▸ **Exercise objective**: Excluding pictures, transcribe precisely the lines from the one containing "GitHubアカウントを認証" to the final line of the listing below, inclusive, and nothing more.

▸ **Stored data**:
-=-=-
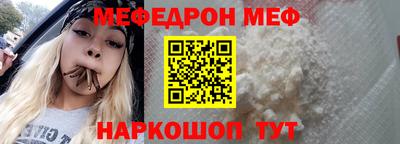 Альфа ПВП Краснокаменск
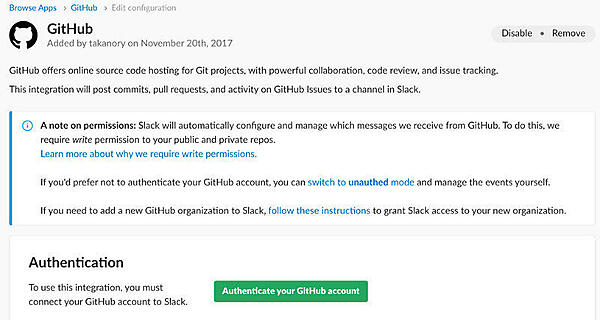 GitHubアカウントを認証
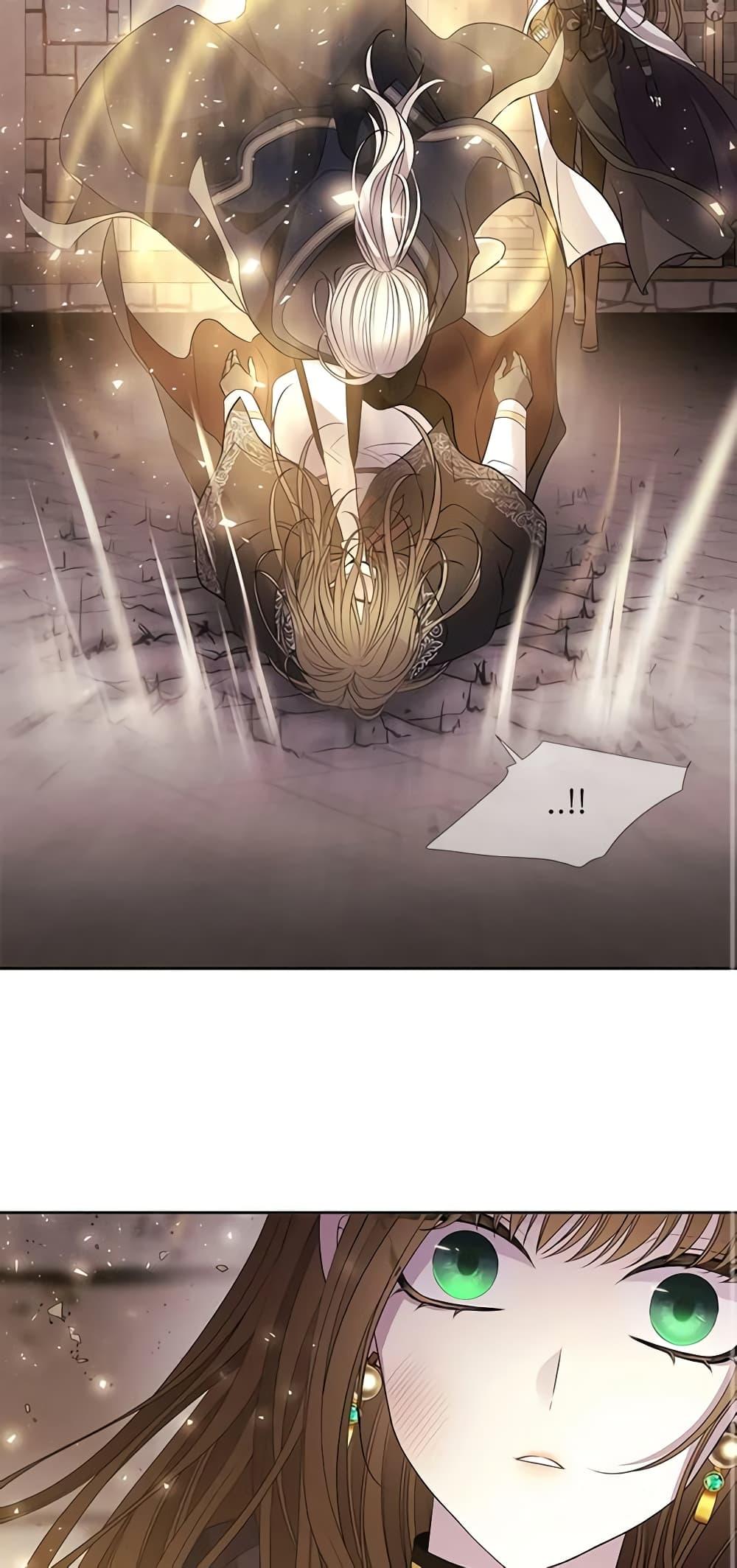 Manga-lc-com อ่านมังงะ อ่านการ์ตูน ออนไลน์ ฟรี Charlotte and Her 5 Disciples ตอนที่ 1 2 3 4 5 6 7 8 9 10 11 12 13 14 ฟรี ไม่มีโฆษณา Manga-lc - อ่าน มังงะ อ่าน การ์ตูน ออนไลน์ อ่านมังงะ ฟรี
-=-=-
▸ **Response to this exercise**:
 GitHubアカウントを認証
 Manga-lc-com อ่านมังงะ อ่านการ์ตูน ออนไลน์ ฟรี Charlotte and Her 5 Disciples ตอนที่ 1 2 3 4 5 6 7 8 9 10 11 12 13 14 ฟรี ไม่มีโฆษณา Manga-lc - อ่าน มังงะ อ่าน การ์ตูน ออนไลน์ อ่านมังงะ ฟรี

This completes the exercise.